MESOSCALE EDDY STRUCTURE AND HORIZONTAL BIOGEOCHEMICAL VARIABILITY FROM AUTONOMOUS OBSERVATIONS IN THE NORTH PACIFIC SUBTROPICAL GYRE
Mesoscale eddies move westward across subtropical gyres affecting the structure and function of pelagic ecosystems and influencing the observations at Eulerian sampling sites as Station ALOHA. To understand the impact of these vortices on the ecosystem processes in the North Pacific Subtropical Gyre, we employed autonomous underwater gliders to sample across mesoscale eddies while they were passing north of the Hawaiian Islands. Oceanographers routinely use autonomous observations to study pelagic ecosystems, but these measurements have been biased toward the quantification of stocks, as chlorophyll or particle concentration, rather than rates, as the production and consumption of these stocks. To overcome this problem, we used a recently proposed method to calculate gross photosynthesis from diel cycles of dissolved oxygen that provided rate estimates with a horizontal resolution of tens of kilometers.
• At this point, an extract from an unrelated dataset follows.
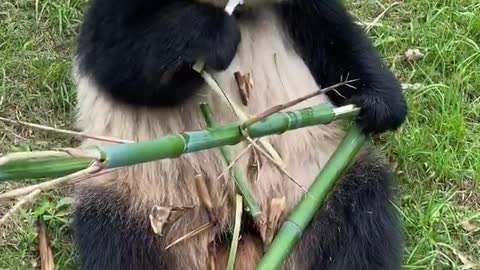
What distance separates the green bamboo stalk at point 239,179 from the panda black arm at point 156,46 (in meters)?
0.08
Three gliders were deployed across different eddies and characterized the horizontal hydrographic changes due to mesoscale dynamics, including the occurrence of thin diagonal filaments with positive salinity and oxygen anomalies. The concurrent biogeochemical observations show that the vertical displacement of isopycnal surfaces due to geostrophic motions drive changes in the lower portion of the euphotic zone, below the depths that are routinely observed by satellites. Furthermore, we observed that rates are horizontally more variable than stocks, and that the two do not correlate as we would have expected.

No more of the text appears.